AUSGEWÄHLTER TEXT:
******************************
Der Herr ist heimgekehrt zum Vater. Sein Antlitz verrät Frieden und eine große Liebe zu uns. Sein Ziel ist erreicht. Wenn doch alle erkennen wollten, was er für uns getan hat.
Blind und verzweifelt ruft der Mensch um Hilfe. Oft meint er, Gott sei tot. Nicht alle finden aus der Dunkelheit den Weg zum Licht. Wir haben ihn getötet. Wir hoffen auf Gnade.

13)   Auf dem Schoß seiner Mutter

Der ermordete Sohn auf ihren Knien ist starr und leblos. Ihr Antlitz sagt Schönheit und Würde aus. Es ist nicht im Schmerz verzerrt, obwohl ihre Seele zerrissen ist. Sie weiß in diesem Augenblick, dass einmal alle Mütter dieser Welt sie anschauen, sie um Kraft bitten werden. Ihre ganze Gestalt ist gütiges Erbarmen. Sie hat uns den Tod ihres Kindes verziehen.

14)   Der Herr wird ins Grab gelegt

Man hat die Krone aus Dornen neben das Grab gelegt. Man hat ihn eingesalbt und in Tücher gewickelt. Diese Frauen durften sich am Grabe ausweinen.
Viele kennen heute die Gräber ihrer Liebsten nicht. Liegen sie in der Tiefe des Meeres? Wurden sie in einem der Läger verbrannt? Sind sie vielleicht vom Wüstensand zugedeckt worden?
******************************
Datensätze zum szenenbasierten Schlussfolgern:

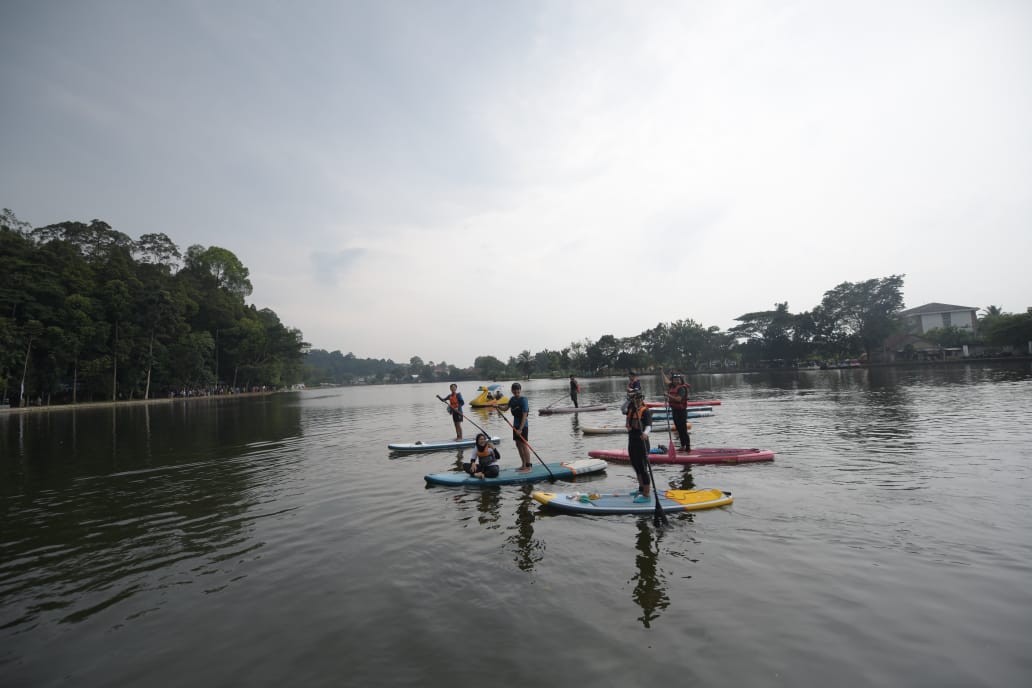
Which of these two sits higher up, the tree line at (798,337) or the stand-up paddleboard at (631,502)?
the tree line at (798,337)

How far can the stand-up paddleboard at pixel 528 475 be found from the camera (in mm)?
11633

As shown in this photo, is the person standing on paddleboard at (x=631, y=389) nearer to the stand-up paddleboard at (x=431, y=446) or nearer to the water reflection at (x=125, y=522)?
the stand-up paddleboard at (x=431, y=446)

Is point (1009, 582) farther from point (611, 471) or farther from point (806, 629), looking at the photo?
point (611, 471)

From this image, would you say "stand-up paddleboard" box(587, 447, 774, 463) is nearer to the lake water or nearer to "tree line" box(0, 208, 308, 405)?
the lake water

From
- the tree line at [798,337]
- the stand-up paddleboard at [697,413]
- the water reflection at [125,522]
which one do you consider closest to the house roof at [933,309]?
the tree line at [798,337]

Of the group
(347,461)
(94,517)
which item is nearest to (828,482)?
(347,461)

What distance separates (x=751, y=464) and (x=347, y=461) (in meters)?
12.8

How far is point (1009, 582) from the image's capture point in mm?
5703

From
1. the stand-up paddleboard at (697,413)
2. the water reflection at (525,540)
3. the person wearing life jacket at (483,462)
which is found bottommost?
the water reflection at (525,540)

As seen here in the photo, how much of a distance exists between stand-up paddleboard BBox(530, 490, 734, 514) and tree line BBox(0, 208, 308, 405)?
6209 centimetres

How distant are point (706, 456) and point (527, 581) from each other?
28.9ft

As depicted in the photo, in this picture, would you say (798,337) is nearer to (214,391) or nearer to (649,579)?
(649,579)

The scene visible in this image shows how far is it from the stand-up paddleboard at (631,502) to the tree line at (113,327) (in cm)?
6209

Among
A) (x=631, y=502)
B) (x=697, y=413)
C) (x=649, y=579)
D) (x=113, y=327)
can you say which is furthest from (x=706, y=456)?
(x=113, y=327)
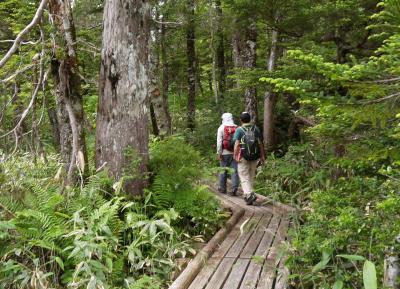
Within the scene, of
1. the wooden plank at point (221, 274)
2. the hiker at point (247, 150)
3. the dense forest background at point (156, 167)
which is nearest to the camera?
the dense forest background at point (156, 167)

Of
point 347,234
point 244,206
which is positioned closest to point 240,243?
point 244,206

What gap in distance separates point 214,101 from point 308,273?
45.0 ft

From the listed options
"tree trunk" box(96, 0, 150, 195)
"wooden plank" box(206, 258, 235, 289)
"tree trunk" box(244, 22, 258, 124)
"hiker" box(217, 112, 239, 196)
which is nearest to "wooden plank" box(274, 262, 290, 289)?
"wooden plank" box(206, 258, 235, 289)

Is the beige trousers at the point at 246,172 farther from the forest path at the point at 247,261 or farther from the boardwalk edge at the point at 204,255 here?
the forest path at the point at 247,261

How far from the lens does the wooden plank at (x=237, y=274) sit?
4957 millimetres

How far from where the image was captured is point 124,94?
6.63 m

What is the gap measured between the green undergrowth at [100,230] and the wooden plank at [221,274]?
21.4 inches

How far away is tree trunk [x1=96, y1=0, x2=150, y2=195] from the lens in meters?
6.61

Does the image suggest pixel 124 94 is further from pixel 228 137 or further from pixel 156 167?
pixel 228 137

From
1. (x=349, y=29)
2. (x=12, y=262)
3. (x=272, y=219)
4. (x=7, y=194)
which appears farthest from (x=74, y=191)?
(x=349, y=29)

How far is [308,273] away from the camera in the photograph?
440 cm

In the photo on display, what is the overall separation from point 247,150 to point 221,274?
3713 millimetres

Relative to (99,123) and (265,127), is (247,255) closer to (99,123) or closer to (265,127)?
(99,123)

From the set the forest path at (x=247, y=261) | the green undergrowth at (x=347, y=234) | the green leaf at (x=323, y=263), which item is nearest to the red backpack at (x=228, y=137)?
******************************
SCHRIFTLICHER AUFTRAG: Setze die oben stehende Kreuzwegbetrachtung im gleichen Ton fort und beginne direkt nach ihrem letzten Satz.

ERGEBNIS DER ÜBUNG:
15)   Der Herr ist auferstanden

Die erschrockenen Frauen am leeren Grab, der Jüngling im weißen Gewand sind ein tröstliches Bild für uns. Wenn wir es betrachten macht es uns froh. Wir leben nicht umsonst. Das Ende unseres Lebens ist nicht das Grab, sondern die ewige Herrlichkeit!

16)   Himmelfahrt

Das ist die Krönung und Vollendung seines göttlichen Lebens auf Erden. „Ihr Männer von Galiläa, was schaut ihr staunend auf zum Himmel?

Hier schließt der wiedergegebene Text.